Ultrastable dihydrophenazine-based polymer from industrial waste as a sustainable lithium-ion battery cathode material

Abstract

Full utilization of chemical industrial waste is critical to ecological and social sustainability. Amongst the various waste materials, it is rather fascinating to utilize redox-active organic waste products as sustainable electrode materials for rechargeable lithium-ion batteries (LIBs).
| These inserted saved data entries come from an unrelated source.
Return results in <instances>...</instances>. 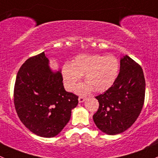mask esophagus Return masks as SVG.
Returning <instances> with one entry per match:
<instances>
[{
  "instance_id": "1",
  "label": "esophagus",
  "mask_w": 158,
  "mask_h": 158,
  "mask_svg": "<svg viewBox=\"0 0 158 158\" xmlns=\"http://www.w3.org/2000/svg\"><path fill=\"white\" fill-rule=\"evenodd\" d=\"M85 100H86V98L82 97V96H81V97H79V98H78V101H79V102H80V103L84 102H85Z\"/></svg>"
}]
</instances>
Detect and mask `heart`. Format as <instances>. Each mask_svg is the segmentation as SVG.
<instances>
[{
    "instance_id": "1",
    "label": "heart",
    "mask_w": 158,
    "mask_h": 158,
    "mask_svg": "<svg viewBox=\"0 0 158 158\" xmlns=\"http://www.w3.org/2000/svg\"><path fill=\"white\" fill-rule=\"evenodd\" d=\"M119 63L112 55L81 54L77 56L71 64L66 63L62 67L63 80L66 88L73 91L82 75L86 83L77 88L78 94H87L94 88L95 91L109 89L116 80Z\"/></svg>"
}]
</instances>
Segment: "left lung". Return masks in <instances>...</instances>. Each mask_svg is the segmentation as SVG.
I'll return each instance as SVG.
<instances>
[{"label":"left lung","mask_w":158,"mask_h":158,"mask_svg":"<svg viewBox=\"0 0 158 158\" xmlns=\"http://www.w3.org/2000/svg\"><path fill=\"white\" fill-rule=\"evenodd\" d=\"M140 66L127 55L120 60L119 73L112 87L96 96L99 107L93 115L96 127L108 135L126 131L137 119L145 97Z\"/></svg>","instance_id":"left-lung-1"}]
</instances>
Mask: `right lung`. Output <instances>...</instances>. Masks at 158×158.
Wrapping results in <instances>:
<instances>
[{"label":"right lung","instance_id":"add662e5","mask_svg":"<svg viewBox=\"0 0 158 158\" xmlns=\"http://www.w3.org/2000/svg\"><path fill=\"white\" fill-rule=\"evenodd\" d=\"M14 103L26 128L43 137L59 134L78 104V97L65 91L60 70L53 72L43 52L28 58L17 73Z\"/></svg>","mask_w":158,"mask_h":158}]
</instances>
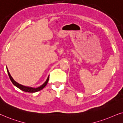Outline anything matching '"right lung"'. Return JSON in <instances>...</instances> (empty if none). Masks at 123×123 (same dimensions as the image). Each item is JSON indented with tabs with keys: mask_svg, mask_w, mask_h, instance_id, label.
Here are the masks:
<instances>
[{
	"mask_svg": "<svg viewBox=\"0 0 123 123\" xmlns=\"http://www.w3.org/2000/svg\"><path fill=\"white\" fill-rule=\"evenodd\" d=\"M6 70H7V72H8V75H9V78H10V80H11V81H12V83H13V85H14L16 86H17V87L18 88H19V89L22 90V91H24V92H26L34 93V92H38L39 91H40V90H42V89H43V88L47 86V83H48V80H49V75L48 78H47V80L45 81V83H44L43 84H42V86H39V87H37V88L29 87V86H22V85H21L20 84H19V83L16 82L15 80H14V79L12 78V77L11 76V75H10V74H9V71H8V70L7 68H6Z\"/></svg>",
	"mask_w": 123,
	"mask_h": 123,
	"instance_id": "obj_1",
	"label": "right lung"
}]
</instances>
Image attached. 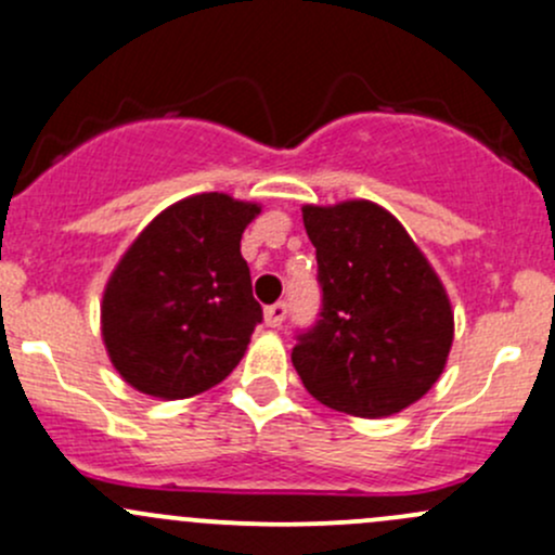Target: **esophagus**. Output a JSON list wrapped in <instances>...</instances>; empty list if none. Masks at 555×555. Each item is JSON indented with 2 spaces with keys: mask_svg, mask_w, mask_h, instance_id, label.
<instances>
[{
  "mask_svg": "<svg viewBox=\"0 0 555 555\" xmlns=\"http://www.w3.org/2000/svg\"><path fill=\"white\" fill-rule=\"evenodd\" d=\"M284 319H287V302L279 300L273 306L266 308V324L268 326H282Z\"/></svg>",
  "mask_w": 555,
  "mask_h": 555,
  "instance_id": "1",
  "label": "esophagus"
}]
</instances>
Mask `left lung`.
Segmentation results:
<instances>
[{"mask_svg": "<svg viewBox=\"0 0 555 555\" xmlns=\"http://www.w3.org/2000/svg\"><path fill=\"white\" fill-rule=\"evenodd\" d=\"M317 247L319 319L297 330L293 364L308 393L356 417L396 415L439 380L452 308L404 225L372 202L302 207Z\"/></svg>", "mask_w": 555, "mask_h": 555, "instance_id": "obj_1", "label": "left lung"}]
</instances>
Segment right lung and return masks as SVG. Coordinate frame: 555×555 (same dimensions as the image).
I'll return each instance as SVG.
<instances>
[{
    "instance_id": "add662e5",
    "label": "right lung",
    "mask_w": 555,
    "mask_h": 555,
    "mask_svg": "<svg viewBox=\"0 0 555 555\" xmlns=\"http://www.w3.org/2000/svg\"><path fill=\"white\" fill-rule=\"evenodd\" d=\"M260 212L225 194L167 207L135 238L103 295V340L140 393L189 399L223 383L262 322L242 233Z\"/></svg>"
}]
</instances>
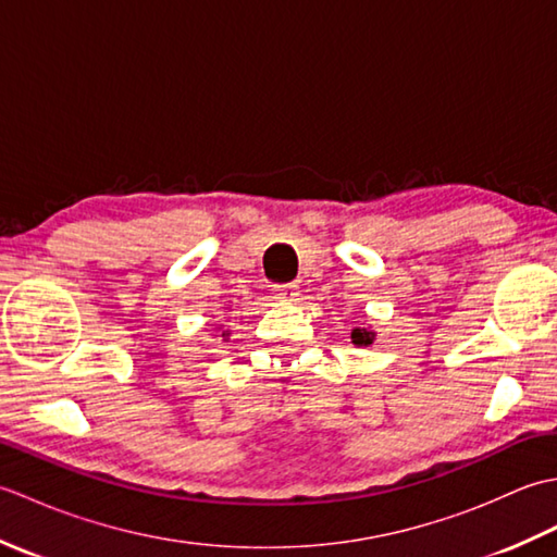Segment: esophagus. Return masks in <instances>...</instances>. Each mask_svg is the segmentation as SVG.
<instances>
[{
	"label": "esophagus",
	"instance_id": "obj_1",
	"mask_svg": "<svg viewBox=\"0 0 557 557\" xmlns=\"http://www.w3.org/2000/svg\"><path fill=\"white\" fill-rule=\"evenodd\" d=\"M297 297H299V285H294V282L275 287V299L280 301H297Z\"/></svg>",
	"mask_w": 557,
	"mask_h": 557
}]
</instances>
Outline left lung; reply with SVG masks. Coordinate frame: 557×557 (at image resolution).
I'll list each match as a JSON object with an SVG mask.
<instances>
[{
  "instance_id": "obj_1",
  "label": "left lung",
  "mask_w": 557,
  "mask_h": 557,
  "mask_svg": "<svg viewBox=\"0 0 557 557\" xmlns=\"http://www.w3.org/2000/svg\"><path fill=\"white\" fill-rule=\"evenodd\" d=\"M373 339H375V333H371V330H361V327L351 330V342H354V345L366 347V345H373Z\"/></svg>"
}]
</instances>
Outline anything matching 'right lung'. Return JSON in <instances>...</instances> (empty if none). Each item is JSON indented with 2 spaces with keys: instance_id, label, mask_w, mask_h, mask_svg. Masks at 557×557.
Wrapping results in <instances>:
<instances>
[{
  "instance_id": "add662e5",
  "label": "right lung",
  "mask_w": 557,
  "mask_h": 557,
  "mask_svg": "<svg viewBox=\"0 0 557 557\" xmlns=\"http://www.w3.org/2000/svg\"><path fill=\"white\" fill-rule=\"evenodd\" d=\"M224 335H230V333H222V337H224Z\"/></svg>"
}]
</instances>
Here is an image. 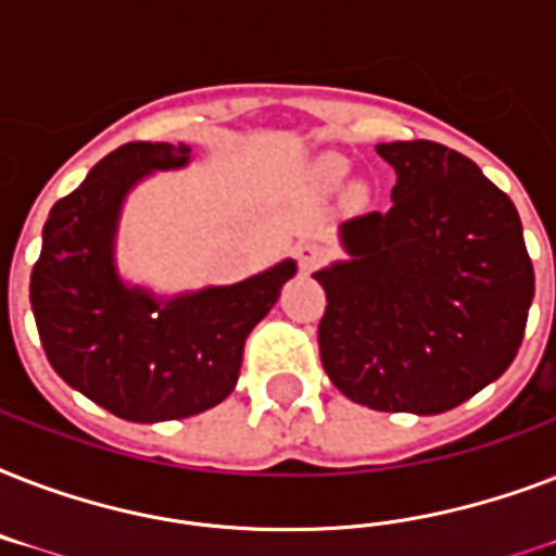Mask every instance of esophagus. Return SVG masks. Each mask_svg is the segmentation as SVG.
Here are the masks:
<instances>
[{
    "label": "esophagus",
    "mask_w": 556,
    "mask_h": 556,
    "mask_svg": "<svg viewBox=\"0 0 556 556\" xmlns=\"http://www.w3.org/2000/svg\"><path fill=\"white\" fill-rule=\"evenodd\" d=\"M326 256V251H323V244L317 242H303L296 244V262H300V268L303 270H312L317 262Z\"/></svg>",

In this work, a novel p-type dihydrophenazine-based polymer, poly(5,10-bis-(ethyl methacrylate)-phenazine) (PBEMP), was synthesized as an organic LIB cathode material from the industrial by-product phenazine, which is currently disposed of by burning, releasing about 3500 tonnes of carbon dioxide to the environment annually as well as other gaseous wastes. PBEMP exhibits a high average working potential (up to 3.37 V vs. Li/Li⁺), superior rate capability, ultra-high cycling stability (after 1000 cycles at 1.0 A g⁻¹, 77% of the initial capacity is retained), high specific capacity (123 mA h g⁻¹) and a high specific energy of 413.7 W h kg⁻¹. This work provides a feasible strategy to utilize phenazine as a useful material, avoiding the release of massive amounts of environmentally unfriendly gases.